In college football, we are winning games, building programs and making millions of dollars with the sweat and blood of African-American athletes. I should know. In the last dozen years, my family alone has made more than $30 million as Division I-A head football coaches.
At least once a day, I get asked, "When are you getting back into coaching?" Heck, schools don't need to hire me. They need to hire from the untapped talent that exists within the pool of black assistant coaches.
It really isn't that hard to understand why big-time college football is in this embarrassing situation. Quite simply, the 117 Division I-A schools are white. They have a large majority of white students, with 95 percent of the schools with white presidents and 89 percent with white athletics directors. They also have a whole lot of white alumni who aren't afraid to let their opinions be known – especially the fact that they don't want a black head football coach.
So what can be done?
Until this point, there has been nothing more than a toothless debate regarding the hiring of minority coaches. It's time for every party involved to take affirmative action.
Who are the main parties involved in the hiring of head football coaches?
First of all, although the NCAA cannot select head coaches, it can legislate change, starting with the "Rooney Rule" that has made such a big impact in the NFL. It requires teams to interview an African-American candidate before hiring a coach. Since its enactment in the NFL two years ago, the number of black head coaches has increased from three to six.
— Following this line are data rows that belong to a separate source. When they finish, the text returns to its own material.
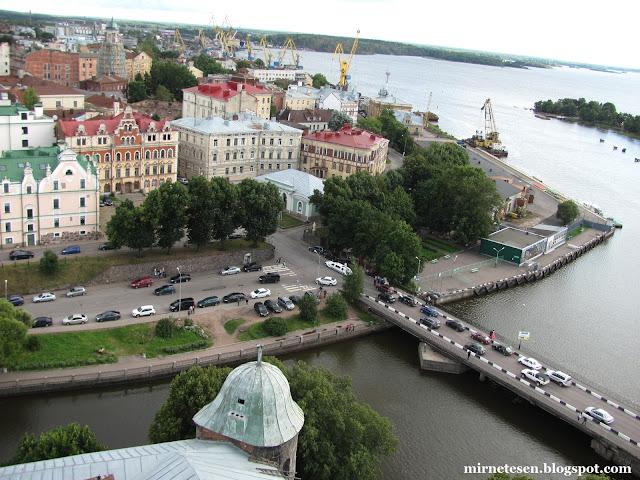 Северный город Выборг - Россия, Ленинградская область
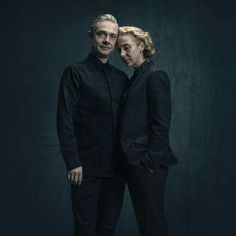 Sherlock season 4 promo. I STILL DIDN'T MOVE ON AFTER THE FIRST EPISODE! MY HEART IS RIPPED SO MUCH, ALL THEIR FAULT.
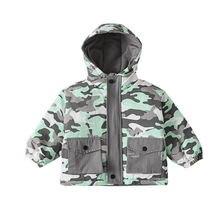 Новинка осенне зимняя одежда для маленьких мальчиков и девочек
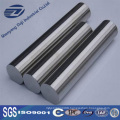 High Quaity ASTM F136 Titanium Ingot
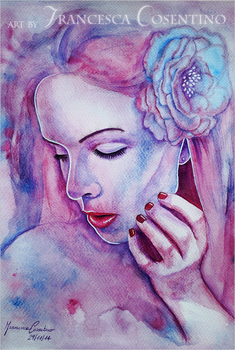 Watercolor 05 by 19Frency94-Art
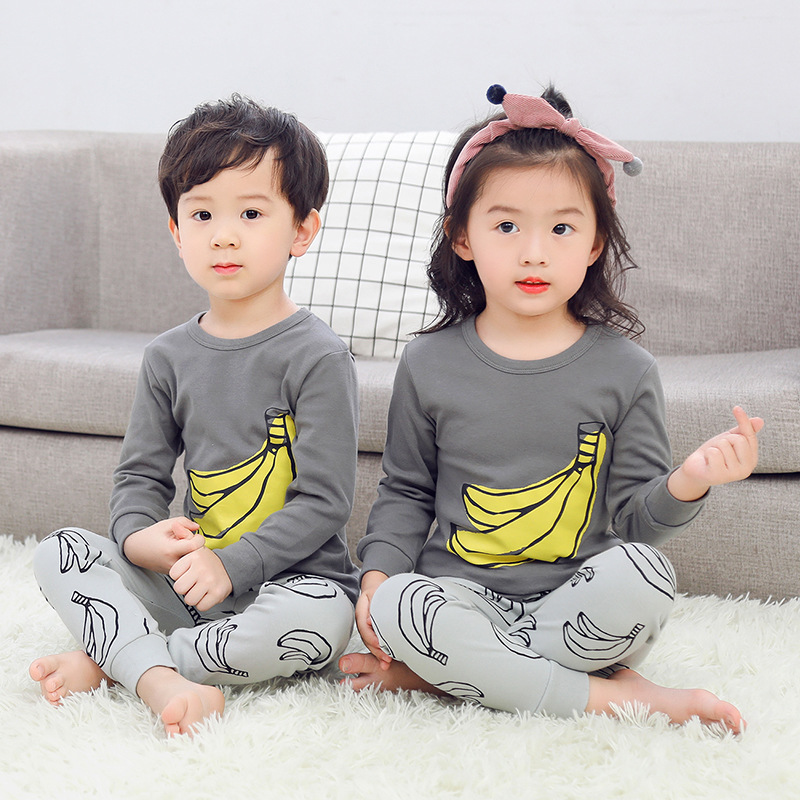 2019 Autumn Winter Baby Girls Clothes Cartoon Children's   Pajamas     Set   Boy Pyjamas Kids Homewear Nightwear Kids Girl Boy Sleepwear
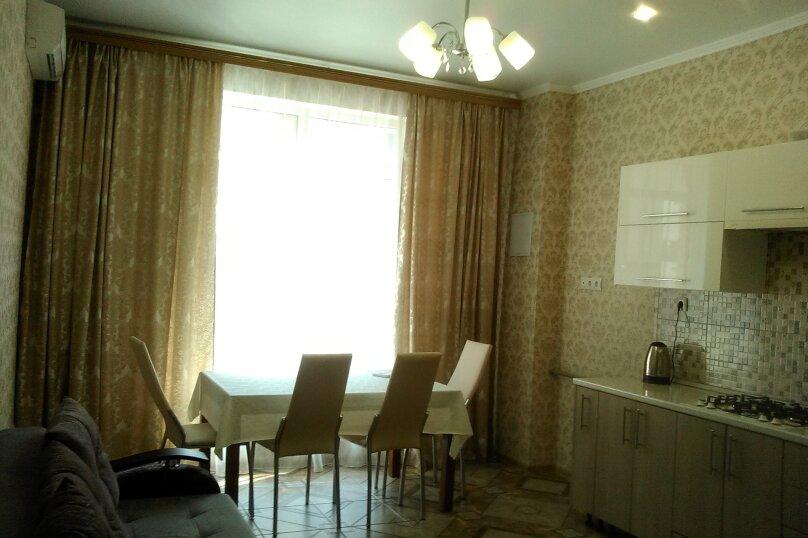 1-комн. квартира, 50 кв.м. на 3 человека, улица Гоголя, 7к1, Геленджик - Фотография 16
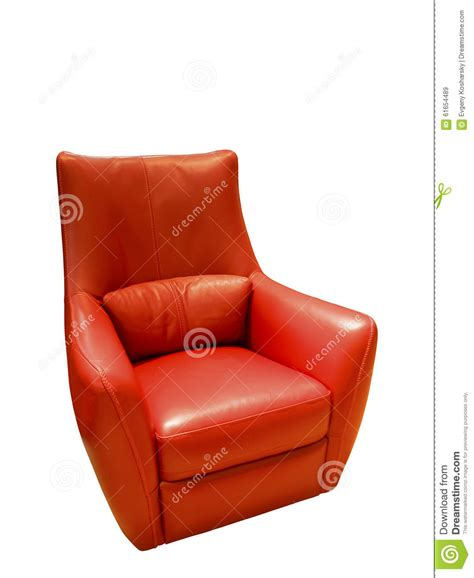 Red Modern Armchair Leather Texture Armchair Royalty Free Stock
Secondly, the NCAA must increase the pool of African-American coaches. Currently, each institution is permitted to hire two graduate assistant coaches. Universities should be allowed to hire a third graduate assistant if that coach is a minority. This will increase the number of available black coaches.
Also, we must expect more out of our college presidents, who have an even more important responsibility. They are the leading scholars of our academic institutions, and they should see beyond bias and stereotypes and seek grander principles. When it comes to hiring and setting the tone at their universities, they are in charge.
Many presidents won't hire black coaches because they are worried about how alumni and donors will react. When black basketball coaches were scarce 30 years ago, the same argument was used – and it was wrong. Positive change only can occur when college presidents provide leadership, refusing to let boosters call the shots.
There is too much of a rush to hire football coaches – to quickly get the hottest name to help in recruiting. A program will not be made or broken in the first three weeks of December. We need to allow the process to take place, and for this to happen, college presidents must make diversity a priority.
Then there are the athletics directors. They gather the list of candidates and form the search committees – and also sit only a phone call away from every wealthy booster's opinion about how to run the program. It's time for them to show some backbone.
Every AD in the country has a short list of coaching candidates for when the time comes. They need to find out who the top black coaches are and add them to their list. At least this may get them in the ballgame.
Finally, head coaches must do everything they can to identify and encourage promising young black athletes to become coaches. They must convince these athletes that coaching is a noble, worthy profession and that, when the time comes, they will give them an opportunity to coach.
Today's head coaches must move beyond the unwritten rule that says staffs will consist of seven white and two black coaches. For today's staffs to be more representative of the student-athletes they recruit, there ought to be at least one black coordinator and three or four black assistant coaches. Most importantly, this must be done not just because it is the right thing to do but also because it is the best way to win games.
Players are told they must make their grades if they are going to play the game. Maybe it's time college football took a look at its own report card.